What to work on:
a: In the text on Project Jupiter, on what date is the commissioners' meeting for which they are to review the documents?
b: Does each statement below agree with the text on Project Jupiter? Answer yes or no for each, and quote the words of the text that decide it.
(i) The writer suggests that three commissioners join the closed-door negotiations.
(ii) Stack has posted job openings on its website for positions based here.
(iii) The writer proposes a pause of at most a couple of weeks.

Text block:
We can’t fully flesh out ideas about what protections we need until we see the agreements county staff negotiated. But Sanchez said a memorandum of understanding that’s separate from the bond and LEDA agreements might be necessary to protect the region’s water and ensure financial help with the desalination plant.
Sanchez said the developers’ willingness to help provide clean water for area residents will be a key factor in whether he decides to support Project Jupiter.
What now?
Negotiations should wrap up this week so commissioners have time to review the documents before their Sept. 19 meeting.
I believe commissioners should schedule a work session to discuss the proposed agreements together in front of the public. Give us all a chance to see what’s included and talk about what’s missing, if anything.
If commissioners decide additional agreements are needed, I suggest they pick two of them to join closed-door negotiations. (Three or more commissioners would violate the Open Meetings Act.)
Those two can bring revised agreements back to the full commission.
I realize the additional meeting and negotiations might necessitate a delay of the final votes, but it shouldn’t be a long pause. Commissioners should take enough time to get this right without allowing the process to get bogged down. I’m suggesting few days, or at most a couple of weeks.
We need certainty
The companies say they’re looking at other sites in case Doña Ana County doesn’t work out. But Stack has also posted several job openings on its website for high-paying positions based here.
The company is ready to get to work. The developers of Project Jupiter have already invested a great deal of time and money on their Santa Teresa project, going back to negotiations with the governor and lobbying the Legislature earlier this year.
We’re in the final stages now. The developers want to make this work. If commissioners approve the bond and LEDA agreements, they’ll be giving the companies the certainty they need to move ahead with construction.
To earn my support, all that’s left to do is ensure we also get the certainty we need, especially around water infrastructure and water use.
I’m hopeful we’ll be able to finalize such agreements and take another step toward a future in which the children of Sunland Park are drinking safe water, their groundwater is protected, and they have greater educational and job opportunities ahead of them.

Data rows:
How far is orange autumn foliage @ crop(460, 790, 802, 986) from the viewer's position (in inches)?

* * *

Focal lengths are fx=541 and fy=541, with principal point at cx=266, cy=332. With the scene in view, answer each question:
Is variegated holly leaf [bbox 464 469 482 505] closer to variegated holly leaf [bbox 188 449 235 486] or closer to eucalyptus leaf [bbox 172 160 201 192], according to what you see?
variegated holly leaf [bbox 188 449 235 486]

...

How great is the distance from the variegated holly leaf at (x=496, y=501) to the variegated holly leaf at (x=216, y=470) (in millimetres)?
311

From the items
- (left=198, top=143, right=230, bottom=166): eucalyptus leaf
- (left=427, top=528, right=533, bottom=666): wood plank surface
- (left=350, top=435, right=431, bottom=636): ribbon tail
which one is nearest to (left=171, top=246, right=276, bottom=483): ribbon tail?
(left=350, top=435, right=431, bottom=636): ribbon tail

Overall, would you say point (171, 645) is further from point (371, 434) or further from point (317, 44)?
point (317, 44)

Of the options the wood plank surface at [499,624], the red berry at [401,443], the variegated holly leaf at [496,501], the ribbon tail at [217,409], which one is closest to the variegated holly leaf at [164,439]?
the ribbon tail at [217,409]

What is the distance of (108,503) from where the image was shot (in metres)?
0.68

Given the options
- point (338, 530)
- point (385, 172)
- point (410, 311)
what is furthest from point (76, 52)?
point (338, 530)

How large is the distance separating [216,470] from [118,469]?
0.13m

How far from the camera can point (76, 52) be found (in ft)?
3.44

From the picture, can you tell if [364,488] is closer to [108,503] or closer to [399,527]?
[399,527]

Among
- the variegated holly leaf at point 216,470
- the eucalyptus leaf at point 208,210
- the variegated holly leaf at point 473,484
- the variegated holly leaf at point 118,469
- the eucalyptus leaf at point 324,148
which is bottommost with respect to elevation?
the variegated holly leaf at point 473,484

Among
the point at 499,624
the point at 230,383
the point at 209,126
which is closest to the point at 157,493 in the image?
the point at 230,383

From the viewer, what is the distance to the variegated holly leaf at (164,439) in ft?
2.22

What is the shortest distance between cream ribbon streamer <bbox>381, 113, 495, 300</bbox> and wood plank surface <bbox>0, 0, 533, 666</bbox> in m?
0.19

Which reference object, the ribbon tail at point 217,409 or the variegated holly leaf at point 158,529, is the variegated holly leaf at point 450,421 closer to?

Solved tasks:
a: Sept. 19

b:
(i) No: "I suggest they pick two of them to join closed-door negotiations."
(ii) Yes: "Stack has also posted several job openings on its website for high-paying positions based here."
(iii) Yes: "or at most a couple of weeks."